Despite the lack of a double dissociation between the static and dynamic tasks in Experiment 2, we have some evidence to suggest that body actions may be different from body postures in VWM. This finding is in accord with neuroimaging findings (e.g., Downing et al., 2006) and computational modeling research (e.g., Giese & Poggio, 2003) that has posited dissociable structures for the perception of human bodies and human body movement. In VWM, as in perception, body form and body movement rely on dissociable processing systems.

Future research might extend the results reported here by investigating potential differences between static and dynamic VWM for objects and for human body movements. An assumption made here was that similar VWM resources are used to retain movement and form when they are exhibited in dance-like actions and in the abstract movement of visual objects. There is evidence to the contrary (e.g., Umla-Runge, Zimmer, Krick, & Reith, 2011; Wood, 2007), but much of this research is complicated by the use of static–visual-based or dynamic–spatial-based tasks; that is, the categories are confounded. In the present study, we disentangled these categories and showed impaired recognition of body movement stimuli after encoding visual motion and impaired recognition of body postures after encoding visual form.
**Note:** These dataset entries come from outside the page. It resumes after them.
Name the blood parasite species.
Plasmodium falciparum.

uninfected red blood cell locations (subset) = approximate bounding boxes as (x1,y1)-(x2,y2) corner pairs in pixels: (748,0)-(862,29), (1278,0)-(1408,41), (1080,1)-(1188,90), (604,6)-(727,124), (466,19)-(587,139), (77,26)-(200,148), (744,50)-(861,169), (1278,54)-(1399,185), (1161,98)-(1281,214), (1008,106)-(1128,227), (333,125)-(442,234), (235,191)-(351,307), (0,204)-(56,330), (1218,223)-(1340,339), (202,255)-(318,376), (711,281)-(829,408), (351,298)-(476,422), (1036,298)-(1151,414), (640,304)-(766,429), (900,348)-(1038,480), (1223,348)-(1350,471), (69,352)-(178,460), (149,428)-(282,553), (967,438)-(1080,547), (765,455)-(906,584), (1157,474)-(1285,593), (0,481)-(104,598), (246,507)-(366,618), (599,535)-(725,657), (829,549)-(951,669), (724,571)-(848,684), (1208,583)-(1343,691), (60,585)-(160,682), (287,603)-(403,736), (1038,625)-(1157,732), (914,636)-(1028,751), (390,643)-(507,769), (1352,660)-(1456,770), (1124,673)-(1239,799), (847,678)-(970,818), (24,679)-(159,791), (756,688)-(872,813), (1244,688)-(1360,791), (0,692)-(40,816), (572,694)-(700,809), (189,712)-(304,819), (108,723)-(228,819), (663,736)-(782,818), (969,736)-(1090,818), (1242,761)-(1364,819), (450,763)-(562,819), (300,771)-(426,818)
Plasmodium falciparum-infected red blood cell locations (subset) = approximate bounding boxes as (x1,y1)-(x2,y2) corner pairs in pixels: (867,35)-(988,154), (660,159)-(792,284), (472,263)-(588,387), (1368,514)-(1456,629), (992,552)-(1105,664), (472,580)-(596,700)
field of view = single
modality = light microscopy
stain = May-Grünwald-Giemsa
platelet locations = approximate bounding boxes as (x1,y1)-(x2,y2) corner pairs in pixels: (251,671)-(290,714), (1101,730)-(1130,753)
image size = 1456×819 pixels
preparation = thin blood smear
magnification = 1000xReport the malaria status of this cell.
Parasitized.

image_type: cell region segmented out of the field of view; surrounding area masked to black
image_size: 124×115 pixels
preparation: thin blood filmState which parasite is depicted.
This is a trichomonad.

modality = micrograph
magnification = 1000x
An experiment specifically manipulating both tasks with body-based stimuli would further clarify the results.

Conclusions

The experiments reported here demonstrate that the perceptual dissociation between body form and movement is also evident in VWM. Furthermore, they show that whereas images of body posture may assist recognition, body form is not the sole means by which dance-like actions are retained in VWM. The present results suggest that, for an observer, particularly one who is inexperienced with the type of movement being observed, dance-like actions are retained as dynamic items in VWM.